Using digital technologies to improve business operations
Joan Guasch Corominas, Director of International Development and Public Programmes at Eurecat, shared examples of SMEs that have successfully used digital technologies during the pandemic.
"We've identified that during the pandemic, there have been many developments, not very disruptive, but differential in innovation," he said.
"We've seen a lot of interest from industry when it comes to augmented and contactless realities to avoid human contact and virus transmission."
According to Guasch, regional government market analysis showed that during the pandemic 84 per cent of SMEs looked to expand to international markets, 69 per cent of SMEs implemented technologies necessary for working remotely and almost 30 per cent started developing new products and services with embedded digital technologies.
"One example of a local company successfully incorporating digital technologies has been a small winery that added a sensor to the label of its bottles to be able to monitor the humidity and the temperature during the life of the product," he said.

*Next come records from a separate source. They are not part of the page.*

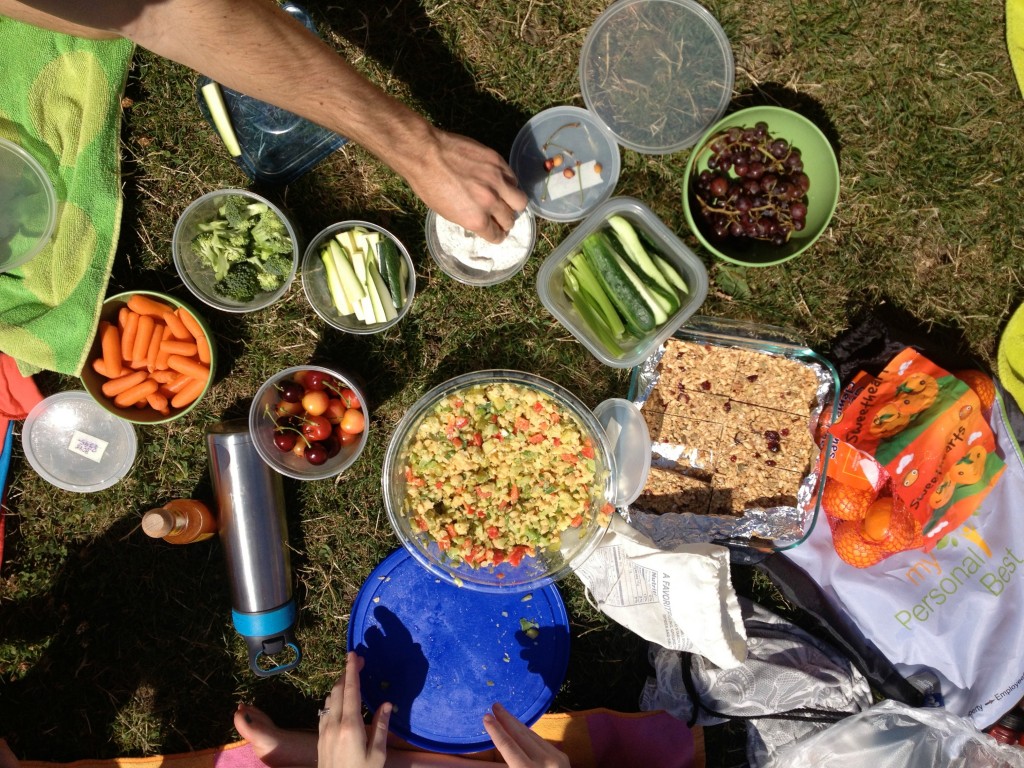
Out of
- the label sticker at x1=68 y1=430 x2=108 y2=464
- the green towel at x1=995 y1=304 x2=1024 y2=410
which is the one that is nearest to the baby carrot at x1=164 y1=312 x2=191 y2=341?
the label sticker at x1=68 y1=430 x2=108 y2=464

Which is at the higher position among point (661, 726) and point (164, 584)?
point (661, 726)

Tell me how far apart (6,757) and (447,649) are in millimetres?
1765

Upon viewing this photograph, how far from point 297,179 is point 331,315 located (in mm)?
589

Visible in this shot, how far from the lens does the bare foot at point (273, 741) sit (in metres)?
2.66

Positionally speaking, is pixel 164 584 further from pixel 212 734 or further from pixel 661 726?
pixel 661 726

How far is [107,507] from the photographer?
9.35 feet

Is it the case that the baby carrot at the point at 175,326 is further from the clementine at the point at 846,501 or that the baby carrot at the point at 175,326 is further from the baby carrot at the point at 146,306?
the clementine at the point at 846,501

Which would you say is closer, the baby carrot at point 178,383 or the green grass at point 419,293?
the baby carrot at point 178,383

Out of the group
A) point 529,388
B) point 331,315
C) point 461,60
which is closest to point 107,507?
point 331,315

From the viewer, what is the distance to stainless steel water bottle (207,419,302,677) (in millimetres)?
2531

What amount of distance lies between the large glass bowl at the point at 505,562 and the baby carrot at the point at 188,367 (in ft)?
2.41

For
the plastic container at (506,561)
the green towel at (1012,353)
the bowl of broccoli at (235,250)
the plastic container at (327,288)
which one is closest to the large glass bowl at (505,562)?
the plastic container at (506,561)

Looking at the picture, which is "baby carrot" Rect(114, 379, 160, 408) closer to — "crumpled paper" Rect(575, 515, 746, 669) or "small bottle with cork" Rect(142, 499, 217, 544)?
"small bottle with cork" Rect(142, 499, 217, 544)

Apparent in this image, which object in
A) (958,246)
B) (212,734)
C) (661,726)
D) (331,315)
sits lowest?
(212,734)
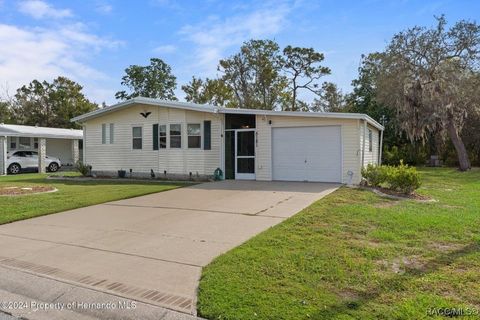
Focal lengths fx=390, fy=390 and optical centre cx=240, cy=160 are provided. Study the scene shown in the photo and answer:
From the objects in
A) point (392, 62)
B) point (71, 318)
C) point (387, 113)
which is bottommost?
point (71, 318)

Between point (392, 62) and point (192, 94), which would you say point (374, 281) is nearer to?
point (392, 62)

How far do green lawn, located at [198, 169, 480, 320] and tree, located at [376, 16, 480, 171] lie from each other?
1671cm

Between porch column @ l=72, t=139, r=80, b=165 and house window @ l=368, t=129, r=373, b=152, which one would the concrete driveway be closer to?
house window @ l=368, t=129, r=373, b=152

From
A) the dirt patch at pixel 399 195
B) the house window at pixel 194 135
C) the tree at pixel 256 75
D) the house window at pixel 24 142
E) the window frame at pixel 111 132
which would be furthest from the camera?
the tree at pixel 256 75

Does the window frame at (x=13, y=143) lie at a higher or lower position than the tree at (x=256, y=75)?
lower

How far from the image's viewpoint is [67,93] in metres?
43.5

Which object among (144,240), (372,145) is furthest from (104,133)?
A: (144,240)

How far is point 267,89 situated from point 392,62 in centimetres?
1637

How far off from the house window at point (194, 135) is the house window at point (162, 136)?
120 cm

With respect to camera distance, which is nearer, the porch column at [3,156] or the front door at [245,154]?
the front door at [245,154]

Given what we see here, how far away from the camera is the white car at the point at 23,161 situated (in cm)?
2312

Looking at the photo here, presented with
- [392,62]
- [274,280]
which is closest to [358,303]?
[274,280]

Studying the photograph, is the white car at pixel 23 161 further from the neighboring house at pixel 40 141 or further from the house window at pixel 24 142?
the house window at pixel 24 142

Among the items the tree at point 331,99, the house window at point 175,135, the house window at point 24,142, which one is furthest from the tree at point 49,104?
the house window at point 175,135
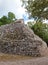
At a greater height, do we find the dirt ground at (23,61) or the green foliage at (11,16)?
the green foliage at (11,16)

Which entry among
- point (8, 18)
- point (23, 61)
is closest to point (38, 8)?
point (23, 61)

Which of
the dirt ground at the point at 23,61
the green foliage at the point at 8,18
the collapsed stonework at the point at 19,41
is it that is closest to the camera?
the dirt ground at the point at 23,61

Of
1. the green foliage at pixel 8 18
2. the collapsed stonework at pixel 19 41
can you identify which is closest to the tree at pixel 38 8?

"From an app, customers can check the properties of the bottle to ensure optimal conditions at the time of consumption; it also has benefits in terms of transport and other logistic aspects."
Shift in customer experience and sentiment
Virginia Lin, Business Director – UK, Europe and MENA for consultancy BrandsEye, said that the global pandemic has had a significant impact on the ability of businesses to provide products and services to customers.
"Studies conducted using public Twitter data showed that changes in supply chains due to COVID-19 impacted customer satisfaction," she said.
"Customers became increasingly sensitive to pricing, stock levels, product choices and origins of products.
“Retailers in particular were criticised for not providing adequate protection for staff and customers when shopping in store while initiatives geared towards employee wellbeing had a positive impact on customer sentiment and brand reputation.
"Consumers have become very conscious of personal hygiene and wellbeing, so brands need to continue to provide security and comfort in the customer experience for both customers and employees.”
Lin, who is also an RMIT alumnus, concluded with some key lessons that SMEs can utilise from these studies.
“SMEs should understand and act quickly on customer needs across all channels traditional and digital, adopt digital tools to improve customer service and the customer experience across all journey points, use public data to research competitors and identify market gaps, as well as to communicate clearly with customers when there have been any issues or changes that could impact service delivery,” she said.
“Lastly SMEs should not forget that looking after their employees translates to happier customers.”